● **DESCRIPTION OF THE TASK**
In the article about the song "Andar Conmigo" below, reproduce everything from "Julieta Venegas singles" down to "of the Year." word for word.

● **DOCUMENT**
Single by Julieta Venegas

from the album Sí
- Language: Spanish
- Released: 15 September 2003
- Recorded: 2002
- Studio: Una Casa Con Tres Pinos & Soul Records (Madrid, Spain)
- Genre: Pop rock; latin pop;
- Length: 3:17
- Label: Ariola; BMG;
- Songwriters: Julieta Venegas; Coti Sorokin;
- Producers: Coti Sorokin; Julieta Venegas;

Julieta Venegas singles chronology
| "Hoy No Quiero" (2000) | "Andar Conmigo" (2003) | "Lento" (2004) |

= Andar Conmigo =

"Andar Conmigo" (phrasal sense: "Do you want to be my boyfriend?") is the lead single by Mexican singer Julieta Venegas from her third studio album Sí (2003). The song was nominated for Latin Grammy Award for Song of the Year.

A regional Mexican duet version of "Andar Conmigo" with Marca Registrada was released on March 1, 2024.

==Song information==
This song was written and produced by Coti Sorokin and Julieta Venegas, who plays the accordion and drum machine with Coti on guitars, bass and vocals (background). It was released as a debut single from her album in 2003, occupying the 33rd place on Billboard and 14 on the Hot Latin Tracks and Latin Pop Airplay. It also took first place in Mexican radio ratings for 15 weeks. In 2008, Venegas made a new version of the song for her MTV Unplugged.

● **INFORMATION SUPPLIED**
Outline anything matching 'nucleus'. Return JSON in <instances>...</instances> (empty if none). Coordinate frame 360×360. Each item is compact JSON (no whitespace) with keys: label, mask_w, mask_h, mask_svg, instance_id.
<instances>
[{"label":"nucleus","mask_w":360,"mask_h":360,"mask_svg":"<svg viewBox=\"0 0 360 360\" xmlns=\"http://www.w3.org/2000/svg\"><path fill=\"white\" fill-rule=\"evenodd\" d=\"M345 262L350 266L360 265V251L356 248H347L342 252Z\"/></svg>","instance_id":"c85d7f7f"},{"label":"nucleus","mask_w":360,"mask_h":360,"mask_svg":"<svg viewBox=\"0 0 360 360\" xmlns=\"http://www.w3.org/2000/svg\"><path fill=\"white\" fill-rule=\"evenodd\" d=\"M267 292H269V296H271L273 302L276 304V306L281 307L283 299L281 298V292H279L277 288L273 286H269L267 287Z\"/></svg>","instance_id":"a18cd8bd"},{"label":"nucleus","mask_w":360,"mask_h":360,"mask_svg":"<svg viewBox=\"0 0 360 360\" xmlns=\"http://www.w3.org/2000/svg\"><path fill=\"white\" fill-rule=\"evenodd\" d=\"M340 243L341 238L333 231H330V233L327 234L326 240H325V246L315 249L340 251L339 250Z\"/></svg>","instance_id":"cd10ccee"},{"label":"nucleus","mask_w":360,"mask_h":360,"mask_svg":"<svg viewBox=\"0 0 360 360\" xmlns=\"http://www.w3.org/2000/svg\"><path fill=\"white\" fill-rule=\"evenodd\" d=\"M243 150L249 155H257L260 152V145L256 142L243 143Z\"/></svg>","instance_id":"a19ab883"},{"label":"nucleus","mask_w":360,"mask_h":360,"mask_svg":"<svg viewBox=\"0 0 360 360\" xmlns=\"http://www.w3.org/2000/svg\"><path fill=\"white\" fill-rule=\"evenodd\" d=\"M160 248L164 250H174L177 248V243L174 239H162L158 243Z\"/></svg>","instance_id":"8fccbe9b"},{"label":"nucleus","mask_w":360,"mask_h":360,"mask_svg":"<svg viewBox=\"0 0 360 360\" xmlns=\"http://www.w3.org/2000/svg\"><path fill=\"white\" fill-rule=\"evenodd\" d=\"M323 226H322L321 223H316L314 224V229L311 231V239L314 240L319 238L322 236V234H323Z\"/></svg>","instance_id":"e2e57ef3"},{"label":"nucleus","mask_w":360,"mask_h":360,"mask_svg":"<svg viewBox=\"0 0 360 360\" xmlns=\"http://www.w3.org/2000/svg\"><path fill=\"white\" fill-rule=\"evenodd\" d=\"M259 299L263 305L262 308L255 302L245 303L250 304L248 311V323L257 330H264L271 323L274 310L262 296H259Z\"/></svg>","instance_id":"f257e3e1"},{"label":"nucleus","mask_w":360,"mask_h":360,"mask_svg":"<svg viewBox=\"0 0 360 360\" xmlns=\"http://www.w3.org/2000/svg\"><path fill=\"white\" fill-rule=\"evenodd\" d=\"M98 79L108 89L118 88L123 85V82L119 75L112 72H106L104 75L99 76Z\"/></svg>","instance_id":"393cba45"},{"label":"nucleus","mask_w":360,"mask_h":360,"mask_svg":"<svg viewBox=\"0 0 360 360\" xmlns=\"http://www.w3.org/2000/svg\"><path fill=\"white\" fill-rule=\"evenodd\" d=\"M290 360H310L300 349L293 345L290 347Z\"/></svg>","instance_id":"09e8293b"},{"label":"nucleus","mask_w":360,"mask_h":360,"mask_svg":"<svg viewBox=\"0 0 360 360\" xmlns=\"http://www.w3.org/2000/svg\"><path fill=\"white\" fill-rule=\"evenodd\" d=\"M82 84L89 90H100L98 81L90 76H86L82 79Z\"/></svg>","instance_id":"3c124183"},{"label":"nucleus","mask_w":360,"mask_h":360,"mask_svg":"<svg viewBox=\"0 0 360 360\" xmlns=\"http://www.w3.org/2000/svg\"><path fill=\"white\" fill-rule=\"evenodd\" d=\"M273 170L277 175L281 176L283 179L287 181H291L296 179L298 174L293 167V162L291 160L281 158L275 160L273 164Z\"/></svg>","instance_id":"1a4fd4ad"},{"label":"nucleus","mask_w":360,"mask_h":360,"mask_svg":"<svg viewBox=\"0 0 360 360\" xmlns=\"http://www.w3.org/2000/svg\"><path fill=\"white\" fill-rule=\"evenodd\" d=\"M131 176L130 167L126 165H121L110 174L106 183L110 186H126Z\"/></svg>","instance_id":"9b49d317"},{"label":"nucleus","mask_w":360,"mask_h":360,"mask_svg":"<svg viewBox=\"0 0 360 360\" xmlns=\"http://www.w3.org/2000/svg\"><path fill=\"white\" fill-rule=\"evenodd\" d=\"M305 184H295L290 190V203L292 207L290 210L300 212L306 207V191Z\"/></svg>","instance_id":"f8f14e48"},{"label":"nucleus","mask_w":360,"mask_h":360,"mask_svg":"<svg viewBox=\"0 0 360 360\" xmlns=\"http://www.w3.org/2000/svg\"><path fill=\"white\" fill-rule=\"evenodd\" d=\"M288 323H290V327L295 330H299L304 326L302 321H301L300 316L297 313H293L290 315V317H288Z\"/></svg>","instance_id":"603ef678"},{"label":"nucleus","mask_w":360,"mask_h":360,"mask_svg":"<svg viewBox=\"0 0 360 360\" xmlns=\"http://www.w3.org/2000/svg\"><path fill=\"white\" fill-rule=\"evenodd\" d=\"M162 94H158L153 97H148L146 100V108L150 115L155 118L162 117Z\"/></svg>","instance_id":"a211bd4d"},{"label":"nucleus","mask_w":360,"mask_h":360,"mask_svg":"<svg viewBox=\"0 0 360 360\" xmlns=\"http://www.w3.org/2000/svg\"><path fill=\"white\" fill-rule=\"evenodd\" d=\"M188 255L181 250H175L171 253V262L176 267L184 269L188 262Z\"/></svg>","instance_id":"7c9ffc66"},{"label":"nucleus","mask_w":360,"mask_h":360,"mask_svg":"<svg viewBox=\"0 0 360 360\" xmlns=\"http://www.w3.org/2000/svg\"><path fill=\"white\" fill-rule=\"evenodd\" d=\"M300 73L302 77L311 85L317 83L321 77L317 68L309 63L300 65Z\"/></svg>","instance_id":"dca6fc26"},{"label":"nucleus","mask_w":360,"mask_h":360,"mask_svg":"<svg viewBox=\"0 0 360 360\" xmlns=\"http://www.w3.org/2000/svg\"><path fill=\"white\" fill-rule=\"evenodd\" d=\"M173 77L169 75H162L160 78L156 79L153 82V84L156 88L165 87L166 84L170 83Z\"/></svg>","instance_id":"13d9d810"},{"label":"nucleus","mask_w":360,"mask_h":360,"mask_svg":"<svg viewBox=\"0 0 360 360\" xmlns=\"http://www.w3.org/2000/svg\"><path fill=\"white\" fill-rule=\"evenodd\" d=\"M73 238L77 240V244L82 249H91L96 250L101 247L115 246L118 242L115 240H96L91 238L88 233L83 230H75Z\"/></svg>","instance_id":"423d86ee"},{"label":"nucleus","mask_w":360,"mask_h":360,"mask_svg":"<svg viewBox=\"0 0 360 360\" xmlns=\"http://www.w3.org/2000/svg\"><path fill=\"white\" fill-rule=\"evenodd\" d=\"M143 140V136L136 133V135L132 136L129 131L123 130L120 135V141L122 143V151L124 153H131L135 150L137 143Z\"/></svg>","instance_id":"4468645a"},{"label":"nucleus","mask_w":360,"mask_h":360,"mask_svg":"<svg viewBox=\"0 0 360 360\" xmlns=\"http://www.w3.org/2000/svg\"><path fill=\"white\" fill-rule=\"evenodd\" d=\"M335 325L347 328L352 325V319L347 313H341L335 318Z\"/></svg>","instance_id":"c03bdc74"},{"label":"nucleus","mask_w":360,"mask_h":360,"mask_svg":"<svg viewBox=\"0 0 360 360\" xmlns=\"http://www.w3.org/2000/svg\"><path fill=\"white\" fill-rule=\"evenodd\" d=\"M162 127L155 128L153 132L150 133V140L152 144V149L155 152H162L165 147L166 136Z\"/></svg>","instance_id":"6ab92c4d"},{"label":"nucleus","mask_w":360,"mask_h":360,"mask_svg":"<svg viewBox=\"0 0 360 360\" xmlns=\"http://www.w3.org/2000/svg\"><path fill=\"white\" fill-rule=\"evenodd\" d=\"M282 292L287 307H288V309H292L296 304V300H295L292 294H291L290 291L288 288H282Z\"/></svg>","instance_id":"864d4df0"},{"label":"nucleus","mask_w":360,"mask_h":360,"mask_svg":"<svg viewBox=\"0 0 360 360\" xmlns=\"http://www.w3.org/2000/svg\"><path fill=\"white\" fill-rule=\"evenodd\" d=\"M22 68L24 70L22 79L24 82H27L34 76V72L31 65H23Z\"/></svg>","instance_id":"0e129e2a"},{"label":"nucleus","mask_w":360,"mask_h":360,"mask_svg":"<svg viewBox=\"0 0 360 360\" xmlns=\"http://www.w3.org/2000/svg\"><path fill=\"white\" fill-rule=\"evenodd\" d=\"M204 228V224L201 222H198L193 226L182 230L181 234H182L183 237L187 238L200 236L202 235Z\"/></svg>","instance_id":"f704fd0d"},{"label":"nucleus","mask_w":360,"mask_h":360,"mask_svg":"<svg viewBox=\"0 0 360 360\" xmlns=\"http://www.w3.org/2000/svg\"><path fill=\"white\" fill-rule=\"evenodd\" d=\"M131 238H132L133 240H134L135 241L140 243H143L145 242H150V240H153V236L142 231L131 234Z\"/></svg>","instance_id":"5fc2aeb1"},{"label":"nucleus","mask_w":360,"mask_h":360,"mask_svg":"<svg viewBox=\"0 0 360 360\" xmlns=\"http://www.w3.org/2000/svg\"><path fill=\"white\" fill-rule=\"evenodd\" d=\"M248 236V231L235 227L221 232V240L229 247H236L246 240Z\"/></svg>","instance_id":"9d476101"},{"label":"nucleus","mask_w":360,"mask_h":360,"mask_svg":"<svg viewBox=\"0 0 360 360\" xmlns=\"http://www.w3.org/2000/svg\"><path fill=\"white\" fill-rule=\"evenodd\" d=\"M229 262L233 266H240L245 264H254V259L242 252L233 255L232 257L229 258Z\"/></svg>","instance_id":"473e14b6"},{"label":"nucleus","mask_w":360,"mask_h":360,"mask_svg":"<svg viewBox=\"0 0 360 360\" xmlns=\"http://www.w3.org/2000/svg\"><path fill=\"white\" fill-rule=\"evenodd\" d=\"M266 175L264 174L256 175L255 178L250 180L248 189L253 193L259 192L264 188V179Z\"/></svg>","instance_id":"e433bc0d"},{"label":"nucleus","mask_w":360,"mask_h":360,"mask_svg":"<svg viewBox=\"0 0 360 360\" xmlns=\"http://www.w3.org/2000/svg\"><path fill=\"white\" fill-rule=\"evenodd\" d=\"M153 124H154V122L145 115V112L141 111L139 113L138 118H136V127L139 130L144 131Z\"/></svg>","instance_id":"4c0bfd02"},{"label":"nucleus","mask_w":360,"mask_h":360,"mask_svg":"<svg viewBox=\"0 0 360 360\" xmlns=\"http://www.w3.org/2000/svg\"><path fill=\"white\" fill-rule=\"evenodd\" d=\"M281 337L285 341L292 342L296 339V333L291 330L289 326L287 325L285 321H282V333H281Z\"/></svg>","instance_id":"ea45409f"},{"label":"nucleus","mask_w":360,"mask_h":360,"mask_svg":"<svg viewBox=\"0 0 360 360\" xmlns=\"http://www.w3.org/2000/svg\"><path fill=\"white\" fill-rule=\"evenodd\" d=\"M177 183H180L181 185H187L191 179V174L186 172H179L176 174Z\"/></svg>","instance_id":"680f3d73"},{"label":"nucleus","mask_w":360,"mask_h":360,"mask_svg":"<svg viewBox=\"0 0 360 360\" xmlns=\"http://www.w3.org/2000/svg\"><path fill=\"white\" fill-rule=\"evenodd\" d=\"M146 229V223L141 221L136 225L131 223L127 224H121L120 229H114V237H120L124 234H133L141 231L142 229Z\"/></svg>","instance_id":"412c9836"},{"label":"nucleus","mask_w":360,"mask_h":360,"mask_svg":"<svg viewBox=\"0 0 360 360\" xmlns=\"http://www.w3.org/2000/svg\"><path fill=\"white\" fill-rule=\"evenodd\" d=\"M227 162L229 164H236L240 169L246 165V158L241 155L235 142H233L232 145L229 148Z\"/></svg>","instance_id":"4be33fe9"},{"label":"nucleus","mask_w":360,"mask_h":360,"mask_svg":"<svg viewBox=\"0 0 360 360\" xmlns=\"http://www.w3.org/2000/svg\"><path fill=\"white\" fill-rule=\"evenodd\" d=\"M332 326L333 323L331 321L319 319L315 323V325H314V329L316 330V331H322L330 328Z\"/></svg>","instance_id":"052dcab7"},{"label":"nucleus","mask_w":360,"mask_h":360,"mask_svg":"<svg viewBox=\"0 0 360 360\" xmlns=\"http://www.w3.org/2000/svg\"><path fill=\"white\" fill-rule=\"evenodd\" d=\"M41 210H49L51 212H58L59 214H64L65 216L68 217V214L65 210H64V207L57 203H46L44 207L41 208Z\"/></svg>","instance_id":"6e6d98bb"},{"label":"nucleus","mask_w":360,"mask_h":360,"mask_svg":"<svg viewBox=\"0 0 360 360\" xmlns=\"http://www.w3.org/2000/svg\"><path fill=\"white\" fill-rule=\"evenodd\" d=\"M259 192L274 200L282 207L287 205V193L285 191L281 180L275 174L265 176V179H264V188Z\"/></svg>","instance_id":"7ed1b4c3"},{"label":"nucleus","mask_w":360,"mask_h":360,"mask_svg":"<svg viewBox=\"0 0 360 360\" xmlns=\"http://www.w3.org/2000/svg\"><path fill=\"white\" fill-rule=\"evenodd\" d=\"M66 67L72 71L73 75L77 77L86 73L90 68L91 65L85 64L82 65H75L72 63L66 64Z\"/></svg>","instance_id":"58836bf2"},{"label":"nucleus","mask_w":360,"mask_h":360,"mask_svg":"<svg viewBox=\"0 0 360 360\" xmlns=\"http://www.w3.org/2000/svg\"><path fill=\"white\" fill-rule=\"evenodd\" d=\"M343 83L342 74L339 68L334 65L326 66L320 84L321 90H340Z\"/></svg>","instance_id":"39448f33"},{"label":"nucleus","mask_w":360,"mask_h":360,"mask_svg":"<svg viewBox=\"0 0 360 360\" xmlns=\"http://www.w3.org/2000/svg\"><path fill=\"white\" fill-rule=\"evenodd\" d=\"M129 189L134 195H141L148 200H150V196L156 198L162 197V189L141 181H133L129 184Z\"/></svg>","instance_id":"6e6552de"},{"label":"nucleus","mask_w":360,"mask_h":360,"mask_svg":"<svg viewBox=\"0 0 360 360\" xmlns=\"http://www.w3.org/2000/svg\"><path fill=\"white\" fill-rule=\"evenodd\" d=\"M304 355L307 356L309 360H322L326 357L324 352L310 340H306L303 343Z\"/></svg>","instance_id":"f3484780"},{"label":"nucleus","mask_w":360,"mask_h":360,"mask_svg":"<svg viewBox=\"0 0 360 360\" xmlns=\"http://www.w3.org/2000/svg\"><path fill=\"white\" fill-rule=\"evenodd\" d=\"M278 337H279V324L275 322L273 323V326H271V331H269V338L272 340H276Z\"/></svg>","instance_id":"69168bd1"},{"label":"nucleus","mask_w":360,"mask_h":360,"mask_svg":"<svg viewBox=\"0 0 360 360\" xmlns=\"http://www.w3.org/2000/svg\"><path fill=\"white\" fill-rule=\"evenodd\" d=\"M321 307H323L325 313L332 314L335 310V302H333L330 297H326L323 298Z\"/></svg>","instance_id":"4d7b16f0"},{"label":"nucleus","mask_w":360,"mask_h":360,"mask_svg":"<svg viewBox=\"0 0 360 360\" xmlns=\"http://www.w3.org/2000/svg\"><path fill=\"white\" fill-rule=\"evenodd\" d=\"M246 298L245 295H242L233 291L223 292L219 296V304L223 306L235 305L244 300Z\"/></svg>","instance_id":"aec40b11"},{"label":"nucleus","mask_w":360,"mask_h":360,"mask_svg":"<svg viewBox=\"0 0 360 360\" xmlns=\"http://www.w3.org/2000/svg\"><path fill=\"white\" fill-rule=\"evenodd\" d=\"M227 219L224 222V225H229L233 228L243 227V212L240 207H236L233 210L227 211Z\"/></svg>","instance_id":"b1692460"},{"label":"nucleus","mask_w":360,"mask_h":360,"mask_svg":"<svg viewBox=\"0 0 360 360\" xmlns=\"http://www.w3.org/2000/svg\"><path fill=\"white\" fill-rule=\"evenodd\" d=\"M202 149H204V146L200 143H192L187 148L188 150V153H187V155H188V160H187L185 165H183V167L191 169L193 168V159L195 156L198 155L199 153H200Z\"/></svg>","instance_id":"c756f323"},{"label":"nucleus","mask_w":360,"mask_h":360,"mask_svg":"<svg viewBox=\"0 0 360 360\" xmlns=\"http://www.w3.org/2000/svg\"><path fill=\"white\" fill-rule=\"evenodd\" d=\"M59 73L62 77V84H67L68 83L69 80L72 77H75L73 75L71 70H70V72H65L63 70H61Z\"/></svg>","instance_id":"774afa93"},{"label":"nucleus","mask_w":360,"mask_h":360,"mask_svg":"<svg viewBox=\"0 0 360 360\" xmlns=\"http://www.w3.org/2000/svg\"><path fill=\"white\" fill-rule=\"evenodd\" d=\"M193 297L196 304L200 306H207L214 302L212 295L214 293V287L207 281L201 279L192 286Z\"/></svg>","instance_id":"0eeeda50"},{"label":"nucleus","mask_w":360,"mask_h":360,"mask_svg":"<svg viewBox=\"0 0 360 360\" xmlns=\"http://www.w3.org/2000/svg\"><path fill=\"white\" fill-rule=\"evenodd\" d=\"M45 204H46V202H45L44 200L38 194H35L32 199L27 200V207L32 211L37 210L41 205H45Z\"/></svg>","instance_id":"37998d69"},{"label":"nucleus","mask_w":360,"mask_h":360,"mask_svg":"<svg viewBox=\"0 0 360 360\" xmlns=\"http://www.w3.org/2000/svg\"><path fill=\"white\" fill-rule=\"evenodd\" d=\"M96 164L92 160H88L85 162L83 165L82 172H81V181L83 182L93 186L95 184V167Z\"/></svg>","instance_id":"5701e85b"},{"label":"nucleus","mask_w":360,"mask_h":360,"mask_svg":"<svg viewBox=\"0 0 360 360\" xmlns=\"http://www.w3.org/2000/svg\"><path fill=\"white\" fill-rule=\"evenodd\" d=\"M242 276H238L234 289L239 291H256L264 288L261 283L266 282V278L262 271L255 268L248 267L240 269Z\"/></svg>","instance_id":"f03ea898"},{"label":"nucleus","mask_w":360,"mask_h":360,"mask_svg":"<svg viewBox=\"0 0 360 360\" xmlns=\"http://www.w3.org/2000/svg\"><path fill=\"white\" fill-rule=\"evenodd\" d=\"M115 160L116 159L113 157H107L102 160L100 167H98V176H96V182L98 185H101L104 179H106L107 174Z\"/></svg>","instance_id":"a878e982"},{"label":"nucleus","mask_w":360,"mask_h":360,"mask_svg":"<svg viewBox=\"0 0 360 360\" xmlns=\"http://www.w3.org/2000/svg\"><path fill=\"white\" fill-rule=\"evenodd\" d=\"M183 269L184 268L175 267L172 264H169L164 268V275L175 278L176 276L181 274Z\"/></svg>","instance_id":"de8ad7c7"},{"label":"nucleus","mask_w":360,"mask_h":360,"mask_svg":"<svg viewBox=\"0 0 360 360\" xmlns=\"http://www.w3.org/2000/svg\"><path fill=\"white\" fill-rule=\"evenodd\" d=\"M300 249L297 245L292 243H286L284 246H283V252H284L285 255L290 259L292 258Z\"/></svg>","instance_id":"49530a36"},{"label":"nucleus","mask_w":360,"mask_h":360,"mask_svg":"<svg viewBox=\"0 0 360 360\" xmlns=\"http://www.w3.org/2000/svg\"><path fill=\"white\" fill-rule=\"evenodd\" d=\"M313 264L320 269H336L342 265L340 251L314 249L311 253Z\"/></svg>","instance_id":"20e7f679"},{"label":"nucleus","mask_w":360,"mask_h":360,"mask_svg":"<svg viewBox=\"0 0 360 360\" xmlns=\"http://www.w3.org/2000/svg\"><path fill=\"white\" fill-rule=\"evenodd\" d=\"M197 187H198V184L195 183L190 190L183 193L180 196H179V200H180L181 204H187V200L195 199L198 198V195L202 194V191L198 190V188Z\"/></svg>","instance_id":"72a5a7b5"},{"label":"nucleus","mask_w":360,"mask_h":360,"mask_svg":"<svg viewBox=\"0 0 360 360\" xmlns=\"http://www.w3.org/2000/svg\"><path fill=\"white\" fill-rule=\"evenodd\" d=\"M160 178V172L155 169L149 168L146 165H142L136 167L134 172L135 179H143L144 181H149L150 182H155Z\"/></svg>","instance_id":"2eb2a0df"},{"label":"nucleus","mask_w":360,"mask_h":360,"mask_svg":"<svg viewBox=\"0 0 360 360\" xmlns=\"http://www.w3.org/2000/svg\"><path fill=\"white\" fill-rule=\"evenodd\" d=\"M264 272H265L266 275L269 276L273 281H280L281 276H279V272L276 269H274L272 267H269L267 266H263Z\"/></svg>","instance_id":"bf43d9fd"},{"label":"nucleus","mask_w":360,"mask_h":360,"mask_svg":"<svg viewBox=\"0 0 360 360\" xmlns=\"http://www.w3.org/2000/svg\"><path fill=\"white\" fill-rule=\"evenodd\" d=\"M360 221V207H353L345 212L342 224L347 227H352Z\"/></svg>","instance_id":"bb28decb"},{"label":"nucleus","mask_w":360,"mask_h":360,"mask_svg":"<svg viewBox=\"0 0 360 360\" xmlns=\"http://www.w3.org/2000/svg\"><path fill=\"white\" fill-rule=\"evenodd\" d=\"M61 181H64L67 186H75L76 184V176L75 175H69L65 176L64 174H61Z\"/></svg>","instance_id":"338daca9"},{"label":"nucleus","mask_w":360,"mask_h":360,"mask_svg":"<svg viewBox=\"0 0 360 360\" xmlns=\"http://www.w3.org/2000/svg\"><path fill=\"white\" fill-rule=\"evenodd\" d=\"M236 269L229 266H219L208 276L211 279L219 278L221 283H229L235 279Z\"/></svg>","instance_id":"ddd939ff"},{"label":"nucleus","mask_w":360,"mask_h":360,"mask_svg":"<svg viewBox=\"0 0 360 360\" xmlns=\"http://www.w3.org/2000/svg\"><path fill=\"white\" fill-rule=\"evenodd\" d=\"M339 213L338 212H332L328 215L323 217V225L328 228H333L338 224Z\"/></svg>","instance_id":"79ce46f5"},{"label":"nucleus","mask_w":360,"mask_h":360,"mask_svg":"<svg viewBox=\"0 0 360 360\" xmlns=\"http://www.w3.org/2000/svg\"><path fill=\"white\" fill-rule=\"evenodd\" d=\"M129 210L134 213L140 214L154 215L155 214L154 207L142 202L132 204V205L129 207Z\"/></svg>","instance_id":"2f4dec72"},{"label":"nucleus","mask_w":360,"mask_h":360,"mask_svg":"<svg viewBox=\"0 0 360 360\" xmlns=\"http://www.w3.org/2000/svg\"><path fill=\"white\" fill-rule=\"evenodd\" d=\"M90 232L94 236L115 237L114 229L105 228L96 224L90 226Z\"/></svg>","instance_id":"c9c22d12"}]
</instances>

● **COMPLETED EXERCISE**
Julieta Venegas singles chronology
| "Hoy No Quiero" (2000) | "Andar Conmigo" (2003) | "Lento" (2004) |

= Andar Conmigo =

"Andar Conmigo" (phrasal sense: "Do you want to be my boyfriend?") is the lead single by Mexican singer Julieta Venegas from her third studio album Sí (2003). The song was nominated for Latin Grammy Award for Song of the Year.